** Opening AVAILABLE DATA block **
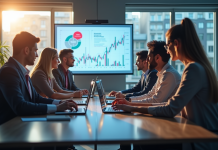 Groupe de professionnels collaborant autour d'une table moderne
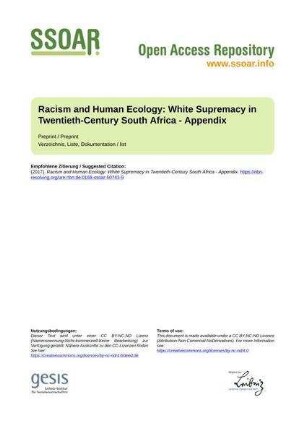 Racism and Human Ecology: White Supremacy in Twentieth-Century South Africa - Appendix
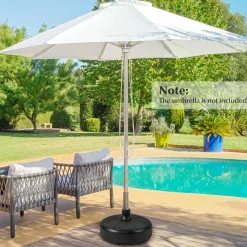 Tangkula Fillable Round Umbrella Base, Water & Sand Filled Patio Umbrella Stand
** Closing AVAILABLE DATA block **
** Opening AVAILABLE DATA block **
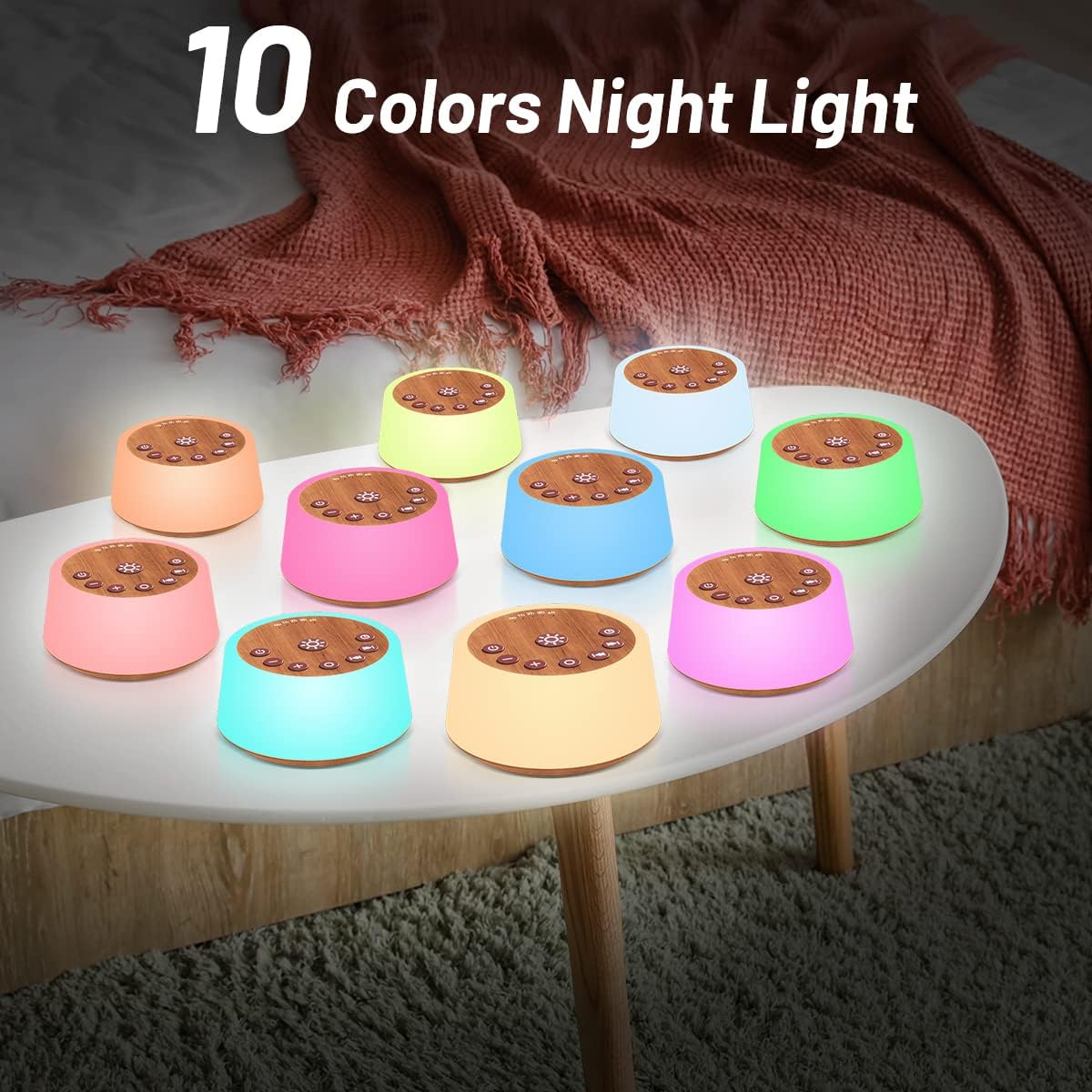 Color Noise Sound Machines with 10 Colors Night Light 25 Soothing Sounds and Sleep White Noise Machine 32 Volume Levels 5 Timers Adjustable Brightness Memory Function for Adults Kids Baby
** Closing AVAILABLE DATA block **
• _WORK TO COMPLETE_:
Once the line with "Racism and Human" is found above, print it and every line after it through the line with "Tangkula Fillable Round", exactly. Pictures stay out.

• _RESPONSE TO THE TASK_:
 Racism and Human Ecology: White Supremacy in Twentieth-Century South Africa - Appendix
 Tangkula Fillable Round Umbrella Base, Water & Sand Filled Patio Umbrella Stand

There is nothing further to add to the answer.